Some AI partisans have attempted to refute the Chinese Room thought experiment by arguing that even though none of the parts of the Chinese room understands Chinese, the whole — or the “system” — does. The users of the “system” argument try to prop it up with an analogy: no single part of the human brain exhibits thinking, only the brain as a whole does. Likewise, they claim, the parts of the Chinese room may be mindless, but the whole thinks. But there is an essential element missing from the brain analogy, which reveals the trouble with this entire line of argument. We know that the brain is the physical organ of thought; the only question is whether it produces thought in some circumscribed portion — a specialized “thinking department” — or acts en bloc. This makes it legitimate to conclude, if an exhaustive search reveals no such portion, that the whole brain is involved in thinking. But we cannot conclude by analogy that the whole Chinese Room is thinking, because the question of whether thought is involved at all in that “system” is precisely what is in question. This is not to say that thinking has never been involved in the history of the Chinese Room (presumably the lexicon writer could think), only that active thinking is already finished before the Chinese Room opens for business. What remains is the pickled or flash-frozen product of thinking, which is just sufficient to produce the effect the originating thinker (or programmer) intended.

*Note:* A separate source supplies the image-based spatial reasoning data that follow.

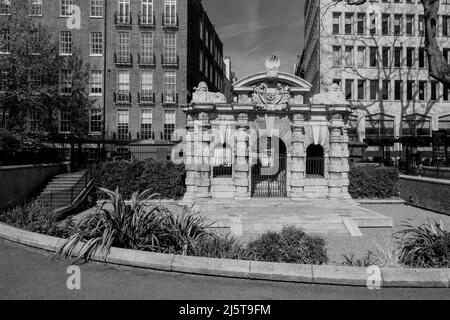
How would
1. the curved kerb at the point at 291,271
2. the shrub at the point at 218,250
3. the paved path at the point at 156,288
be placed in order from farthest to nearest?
1. the shrub at the point at 218,250
2. the curved kerb at the point at 291,271
3. the paved path at the point at 156,288

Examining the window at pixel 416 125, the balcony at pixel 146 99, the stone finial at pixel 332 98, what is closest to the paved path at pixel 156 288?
the stone finial at pixel 332 98

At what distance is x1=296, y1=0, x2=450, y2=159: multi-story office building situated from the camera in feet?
145

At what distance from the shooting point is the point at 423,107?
44.3 meters

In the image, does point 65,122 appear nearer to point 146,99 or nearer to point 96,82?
point 96,82

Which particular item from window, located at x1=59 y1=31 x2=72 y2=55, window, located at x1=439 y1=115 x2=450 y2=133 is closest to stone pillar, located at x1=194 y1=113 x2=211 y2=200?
window, located at x1=59 y1=31 x2=72 y2=55

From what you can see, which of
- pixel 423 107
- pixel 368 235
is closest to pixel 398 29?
pixel 423 107

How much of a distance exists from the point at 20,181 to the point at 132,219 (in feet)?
46.6

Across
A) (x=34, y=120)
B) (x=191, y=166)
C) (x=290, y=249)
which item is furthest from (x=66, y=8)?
(x=290, y=249)

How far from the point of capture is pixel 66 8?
34938 mm

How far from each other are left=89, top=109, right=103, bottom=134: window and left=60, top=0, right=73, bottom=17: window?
11199 millimetres

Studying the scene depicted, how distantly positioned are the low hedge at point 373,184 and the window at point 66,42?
3154cm

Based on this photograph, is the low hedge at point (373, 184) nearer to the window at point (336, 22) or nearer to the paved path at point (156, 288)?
the paved path at point (156, 288)

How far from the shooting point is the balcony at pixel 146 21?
35.0 meters

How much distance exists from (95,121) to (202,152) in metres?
20.1
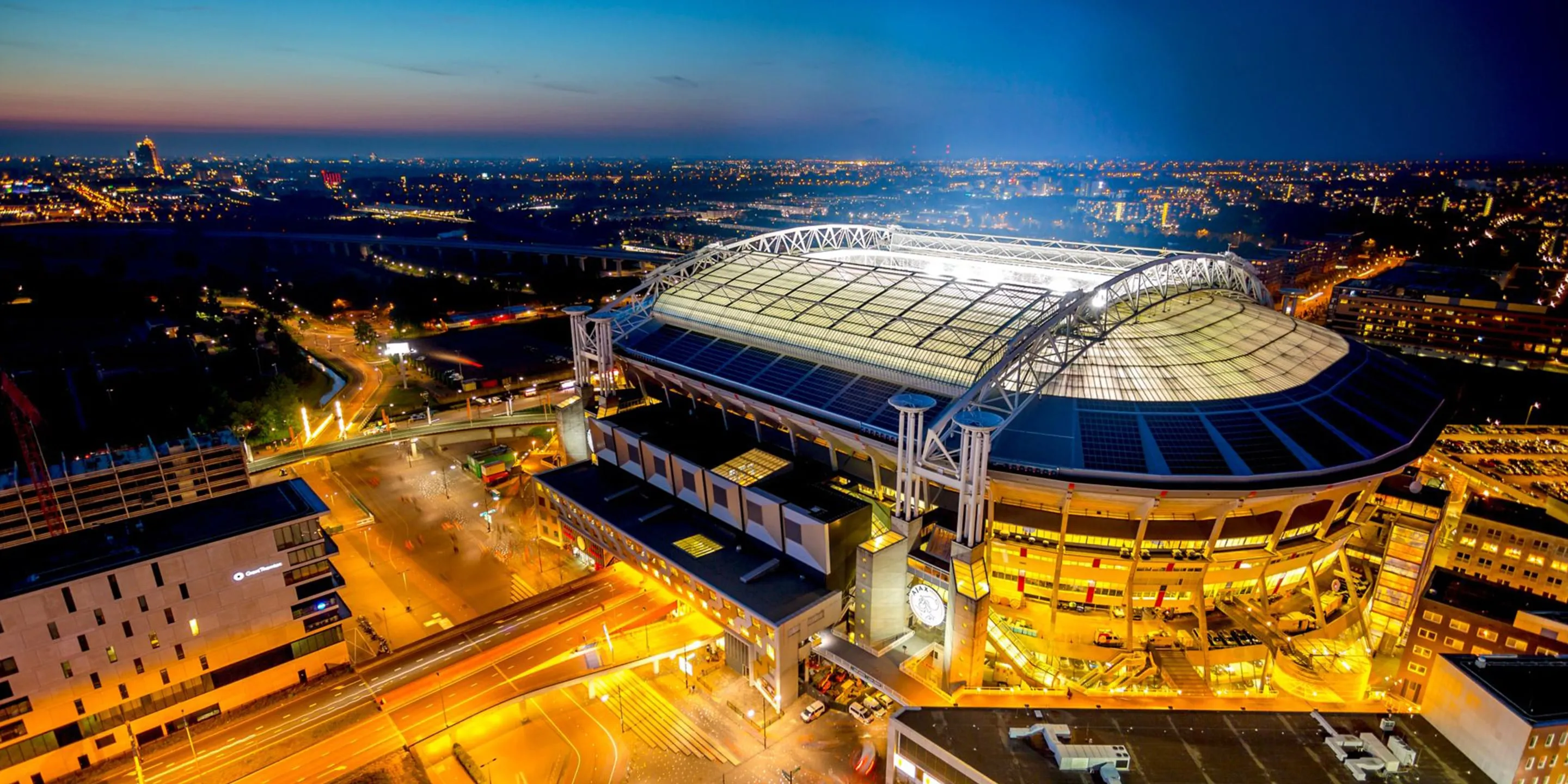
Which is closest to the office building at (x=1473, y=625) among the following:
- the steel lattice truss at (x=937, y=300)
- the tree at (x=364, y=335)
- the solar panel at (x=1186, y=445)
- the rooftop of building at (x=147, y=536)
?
the solar panel at (x=1186, y=445)

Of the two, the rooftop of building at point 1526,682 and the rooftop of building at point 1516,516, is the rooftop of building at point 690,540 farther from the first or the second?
the rooftop of building at point 1516,516

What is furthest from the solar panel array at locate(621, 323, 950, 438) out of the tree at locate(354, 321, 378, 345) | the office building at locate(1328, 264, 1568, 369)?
the office building at locate(1328, 264, 1568, 369)

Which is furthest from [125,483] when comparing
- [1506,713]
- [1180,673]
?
[1506,713]

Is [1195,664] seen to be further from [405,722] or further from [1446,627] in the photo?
[405,722]

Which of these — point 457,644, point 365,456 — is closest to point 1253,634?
point 457,644

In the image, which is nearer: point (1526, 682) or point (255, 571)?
point (1526, 682)

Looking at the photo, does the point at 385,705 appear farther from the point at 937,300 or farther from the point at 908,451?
the point at 937,300
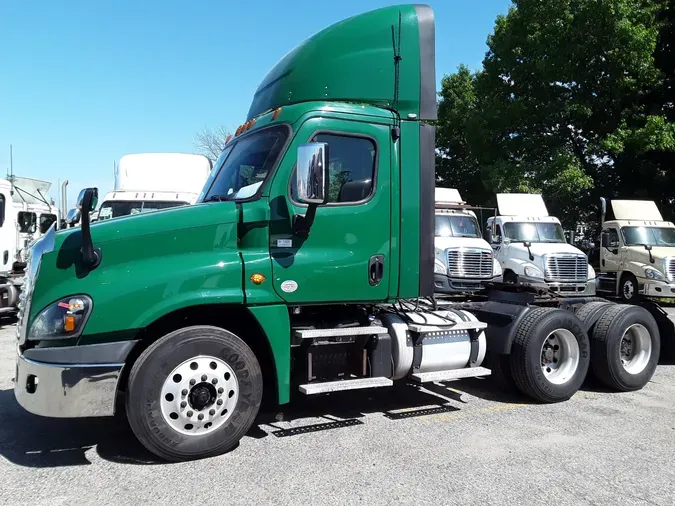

In his defense of AI’s achievements, quoted above, Raj Reddy said that, “The trouble with those people who think that computer intelligence is in the future is that they have never done serious research on human intelligence…. Let’s stop using the future tense when talking about computer intelligence.” Those who say that machine intelligence exists in the future do have the tense wrong, but not in the way Reddy suggests: Machine intelligence is really in the past; when a machine does something “intelligent,” it is because some extraordinarily brilliant person or persons, sometime in the past, found a way to preserve some fragment of intelligent action in the form of an artifact. Computers are general-purpose algorithm executors, and their apparent intelligent activity is simply an illusion suffered by those who do not fully appreciate the way in which algorithms capture and preserve not intelligence itself but the fruits of intelligence.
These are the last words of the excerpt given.